Francis is committed to "walking the talk" and going back to basics; no more Prada's and palaces for those who truly want to follow Jesus. This obviously doesn't play too well among the more "affluent" nations like the USA where some of the more outspoken (and obviously arrogant and narcissistic) folks like to throw money at the Church in return for redemption rather than do the "work" God assigned to them.
Francis; with God's blessing, is beginning to weed out these pesky "special" people and literally saying it's either Jesus's way or the highway.
Here's an example of what Francis has to contend with; the rational used by this Prince of the Church is breathtaking. The idea that a religious organization who's mission has been clearly set out in the Bible (Jesus) would have the role models basking in palaces like pigs in puddles is not what Jesus had in mind does not even occur to them.

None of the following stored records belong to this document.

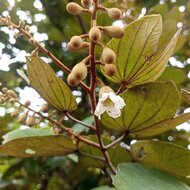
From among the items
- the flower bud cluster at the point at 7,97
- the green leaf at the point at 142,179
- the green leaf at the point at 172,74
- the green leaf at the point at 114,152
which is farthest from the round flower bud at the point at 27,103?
the green leaf at the point at 172,74

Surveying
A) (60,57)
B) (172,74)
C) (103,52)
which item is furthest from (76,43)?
(60,57)

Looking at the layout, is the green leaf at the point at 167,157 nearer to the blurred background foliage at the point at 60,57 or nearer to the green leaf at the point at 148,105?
the green leaf at the point at 148,105

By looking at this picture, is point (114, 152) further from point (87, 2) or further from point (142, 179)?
point (87, 2)

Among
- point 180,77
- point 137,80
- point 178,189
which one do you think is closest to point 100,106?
point 137,80

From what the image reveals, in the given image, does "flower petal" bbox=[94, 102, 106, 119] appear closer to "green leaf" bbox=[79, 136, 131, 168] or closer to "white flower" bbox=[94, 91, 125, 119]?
"white flower" bbox=[94, 91, 125, 119]

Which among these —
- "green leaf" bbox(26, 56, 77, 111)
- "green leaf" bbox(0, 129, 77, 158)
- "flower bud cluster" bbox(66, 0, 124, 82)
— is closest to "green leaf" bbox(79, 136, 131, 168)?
"green leaf" bbox(0, 129, 77, 158)

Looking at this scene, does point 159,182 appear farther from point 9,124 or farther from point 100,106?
point 9,124
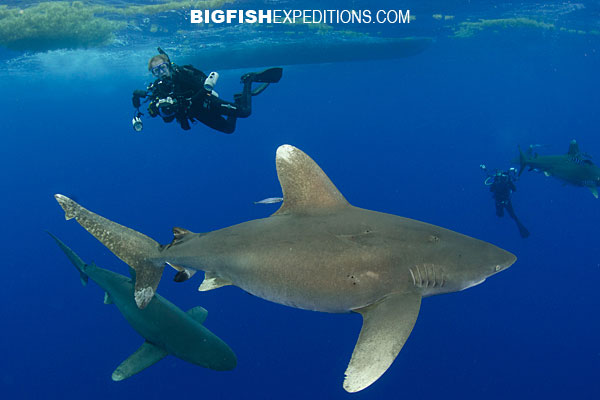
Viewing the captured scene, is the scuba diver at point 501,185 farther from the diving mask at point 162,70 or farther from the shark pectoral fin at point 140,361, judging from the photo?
the shark pectoral fin at point 140,361

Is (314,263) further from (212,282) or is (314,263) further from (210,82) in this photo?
(210,82)

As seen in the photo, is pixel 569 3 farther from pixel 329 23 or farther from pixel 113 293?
pixel 113 293

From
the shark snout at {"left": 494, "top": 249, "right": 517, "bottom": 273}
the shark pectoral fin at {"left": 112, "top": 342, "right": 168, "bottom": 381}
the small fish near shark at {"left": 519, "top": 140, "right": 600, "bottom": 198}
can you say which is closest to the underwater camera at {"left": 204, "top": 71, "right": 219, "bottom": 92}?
the shark pectoral fin at {"left": 112, "top": 342, "right": 168, "bottom": 381}

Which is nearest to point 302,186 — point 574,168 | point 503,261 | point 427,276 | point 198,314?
point 427,276

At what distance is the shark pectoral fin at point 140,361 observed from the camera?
6.69 metres

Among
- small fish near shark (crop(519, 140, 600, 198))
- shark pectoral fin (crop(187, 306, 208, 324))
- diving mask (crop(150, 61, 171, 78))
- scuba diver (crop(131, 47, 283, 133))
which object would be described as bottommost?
shark pectoral fin (crop(187, 306, 208, 324))

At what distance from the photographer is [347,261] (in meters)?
3.74

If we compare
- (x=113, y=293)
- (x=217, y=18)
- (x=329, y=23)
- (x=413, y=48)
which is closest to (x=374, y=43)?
(x=413, y=48)

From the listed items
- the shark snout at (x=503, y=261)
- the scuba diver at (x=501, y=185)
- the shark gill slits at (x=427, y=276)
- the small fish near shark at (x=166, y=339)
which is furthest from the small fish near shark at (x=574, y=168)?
the small fish near shark at (x=166, y=339)

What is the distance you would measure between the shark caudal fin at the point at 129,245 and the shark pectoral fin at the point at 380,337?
2.64 meters

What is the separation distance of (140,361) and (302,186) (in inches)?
196

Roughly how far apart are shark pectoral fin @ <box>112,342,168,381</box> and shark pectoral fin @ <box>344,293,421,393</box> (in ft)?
16.2

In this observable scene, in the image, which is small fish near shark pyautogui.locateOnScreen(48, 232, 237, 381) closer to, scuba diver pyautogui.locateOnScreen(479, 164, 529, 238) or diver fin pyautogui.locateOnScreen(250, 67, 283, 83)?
diver fin pyautogui.locateOnScreen(250, 67, 283, 83)

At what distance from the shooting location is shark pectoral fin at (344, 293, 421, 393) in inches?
120
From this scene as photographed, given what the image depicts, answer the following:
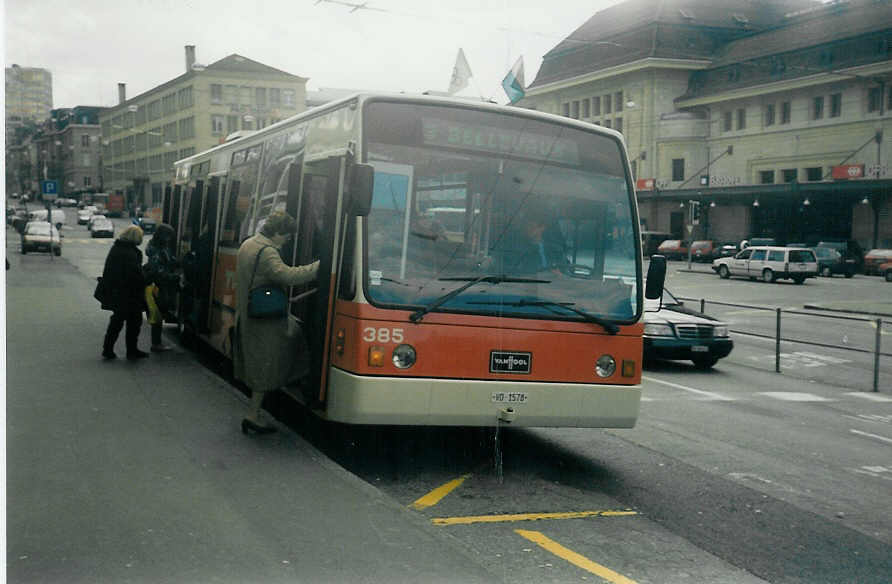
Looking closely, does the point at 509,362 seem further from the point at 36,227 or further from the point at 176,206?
the point at 176,206

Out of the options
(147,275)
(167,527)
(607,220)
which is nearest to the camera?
(167,527)

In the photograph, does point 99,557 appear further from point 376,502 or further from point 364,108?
point 364,108

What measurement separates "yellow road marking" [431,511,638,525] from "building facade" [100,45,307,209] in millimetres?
3044

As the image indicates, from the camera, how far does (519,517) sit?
6.14 meters

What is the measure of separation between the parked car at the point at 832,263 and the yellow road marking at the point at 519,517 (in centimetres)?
4387

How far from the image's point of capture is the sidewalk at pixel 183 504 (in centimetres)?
461

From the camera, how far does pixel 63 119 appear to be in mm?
5480

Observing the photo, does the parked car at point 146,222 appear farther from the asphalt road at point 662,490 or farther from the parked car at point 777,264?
the parked car at point 777,264

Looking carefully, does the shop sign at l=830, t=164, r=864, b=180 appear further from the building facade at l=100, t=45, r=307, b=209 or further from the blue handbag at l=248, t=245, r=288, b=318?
the blue handbag at l=248, t=245, r=288, b=318

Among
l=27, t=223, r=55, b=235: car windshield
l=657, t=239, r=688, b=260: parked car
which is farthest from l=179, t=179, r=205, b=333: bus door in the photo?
l=657, t=239, r=688, b=260: parked car

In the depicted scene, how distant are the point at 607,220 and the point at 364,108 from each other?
2.00 meters

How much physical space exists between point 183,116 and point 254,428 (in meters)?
4.69

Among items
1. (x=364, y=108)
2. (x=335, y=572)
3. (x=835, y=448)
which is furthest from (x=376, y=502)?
(x=835, y=448)

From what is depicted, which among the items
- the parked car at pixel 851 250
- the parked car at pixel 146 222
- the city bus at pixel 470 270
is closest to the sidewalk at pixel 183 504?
the city bus at pixel 470 270
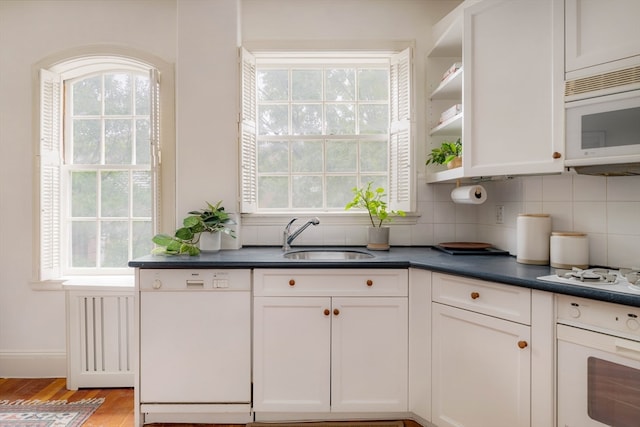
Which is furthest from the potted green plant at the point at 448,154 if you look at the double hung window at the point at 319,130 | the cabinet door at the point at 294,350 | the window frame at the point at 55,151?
the window frame at the point at 55,151

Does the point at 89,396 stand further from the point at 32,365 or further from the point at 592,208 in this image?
the point at 592,208

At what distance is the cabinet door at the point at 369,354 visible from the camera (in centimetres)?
190

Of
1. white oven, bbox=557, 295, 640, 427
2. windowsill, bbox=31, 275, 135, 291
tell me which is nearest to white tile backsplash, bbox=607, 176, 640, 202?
white oven, bbox=557, 295, 640, 427

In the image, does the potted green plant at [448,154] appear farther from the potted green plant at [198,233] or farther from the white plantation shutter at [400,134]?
the potted green plant at [198,233]

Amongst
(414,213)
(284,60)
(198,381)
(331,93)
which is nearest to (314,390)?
(198,381)

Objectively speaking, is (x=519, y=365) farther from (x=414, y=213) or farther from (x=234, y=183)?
(x=234, y=183)

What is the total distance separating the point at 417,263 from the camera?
1870mm

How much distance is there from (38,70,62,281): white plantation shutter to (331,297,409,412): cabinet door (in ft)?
7.27

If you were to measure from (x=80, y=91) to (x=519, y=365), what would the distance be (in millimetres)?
3425

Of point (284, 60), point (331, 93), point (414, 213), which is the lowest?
point (414, 213)

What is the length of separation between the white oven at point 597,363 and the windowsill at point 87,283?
8.03ft

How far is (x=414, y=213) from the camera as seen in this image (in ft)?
8.39

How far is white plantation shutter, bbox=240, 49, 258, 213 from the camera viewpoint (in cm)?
244

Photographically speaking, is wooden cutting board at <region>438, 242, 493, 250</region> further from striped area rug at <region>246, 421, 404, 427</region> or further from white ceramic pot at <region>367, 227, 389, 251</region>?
striped area rug at <region>246, 421, 404, 427</region>
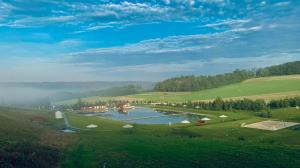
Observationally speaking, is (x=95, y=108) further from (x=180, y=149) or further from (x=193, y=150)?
(x=193, y=150)

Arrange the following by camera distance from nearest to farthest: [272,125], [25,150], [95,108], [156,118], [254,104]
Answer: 1. [25,150]
2. [272,125]
3. [156,118]
4. [254,104]
5. [95,108]

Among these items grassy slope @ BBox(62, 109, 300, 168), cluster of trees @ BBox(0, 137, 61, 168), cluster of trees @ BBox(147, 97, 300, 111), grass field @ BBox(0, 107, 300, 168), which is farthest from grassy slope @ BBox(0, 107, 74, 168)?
cluster of trees @ BBox(147, 97, 300, 111)

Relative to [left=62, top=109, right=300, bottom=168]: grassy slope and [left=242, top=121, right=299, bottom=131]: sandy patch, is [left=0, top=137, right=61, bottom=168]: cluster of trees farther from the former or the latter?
[left=242, top=121, right=299, bottom=131]: sandy patch

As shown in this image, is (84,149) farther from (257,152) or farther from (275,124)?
(275,124)

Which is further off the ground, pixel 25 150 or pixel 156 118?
pixel 25 150

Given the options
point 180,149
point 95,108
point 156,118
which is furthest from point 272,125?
point 95,108

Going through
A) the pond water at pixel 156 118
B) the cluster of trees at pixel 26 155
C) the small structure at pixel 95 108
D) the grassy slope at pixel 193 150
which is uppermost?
the small structure at pixel 95 108

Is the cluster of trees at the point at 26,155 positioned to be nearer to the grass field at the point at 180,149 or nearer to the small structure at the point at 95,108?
the grass field at the point at 180,149

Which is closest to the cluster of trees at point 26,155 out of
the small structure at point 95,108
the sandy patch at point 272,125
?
the sandy patch at point 272,125

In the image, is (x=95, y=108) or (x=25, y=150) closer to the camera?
(x=25, y=150)
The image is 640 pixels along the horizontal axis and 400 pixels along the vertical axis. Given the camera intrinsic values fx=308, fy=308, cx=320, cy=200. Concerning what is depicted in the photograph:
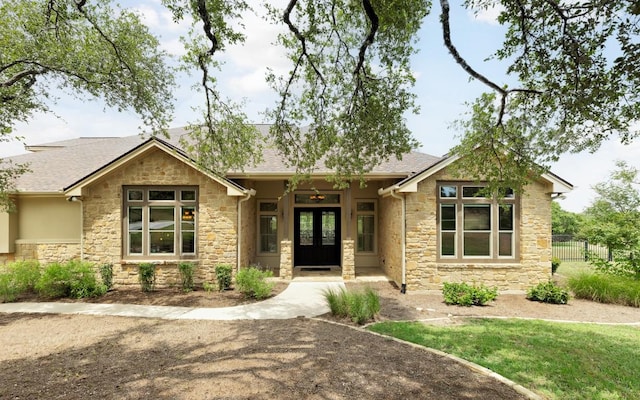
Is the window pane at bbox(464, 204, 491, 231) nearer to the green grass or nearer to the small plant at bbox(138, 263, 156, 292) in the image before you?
the green grass

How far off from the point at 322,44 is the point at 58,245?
10.8 metres

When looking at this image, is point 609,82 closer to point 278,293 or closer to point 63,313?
point 278,293

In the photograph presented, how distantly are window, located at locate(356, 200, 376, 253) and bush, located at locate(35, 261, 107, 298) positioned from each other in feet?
28.8

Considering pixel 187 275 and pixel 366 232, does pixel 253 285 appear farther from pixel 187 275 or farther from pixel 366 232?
pixel 366 232

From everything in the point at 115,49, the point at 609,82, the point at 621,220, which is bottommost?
the point at 621,220

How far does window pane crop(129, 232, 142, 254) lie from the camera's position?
9.76 m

In response to considerable criticism of Myers, spokesman Jim Goodness, said the addition will have “no impact” on archdiocese finances, explaining that the cost will be covered by the sale of other church-owned properties.
Instead of building schools and shelters for the poor let's sell off church assets and build a palace for the CEO! This isn't a case of a few sheep losing their way. This is the Sheppard who obviously lives in a bubble where only the 1% exist where schools and shelters don't even exist and swimming pools and home elevators take priority.
Catholic archdiocese closes school citing lack of funds, then builds lavish vacation home for bishop
Pope Francis has galvanized many people inside and outside the Catholic church with critiques of the destructive excesses of capitalism, and his own decision to forgo living in the Apostolic Palace at the Vatican in favor of more modest accommodations with other members of the clergy.
Such efforts, even if largely symbolic in their impact, have not been embraced by others in the Catholic hierarchy.
Two years after closing a school citing a lack of funds, an archdiocese in New Jersey is building a lavish addition to a retirement home for its archbishop.
As the New Jersey Star-Ledger reports, Newark Archbishop John J. Myers’ current “weekend residence” is a 4,500-square foot luxury home with five bedrooms, three full bathrooms, a three-car garage and a large outdoor pool.
But Myers has commissioned a 3,000-square foot expansion in anticipation of his retirement in two years. The addition will include an indoor exercise pool, a hot tub, three fireplaces, a library and an elevator.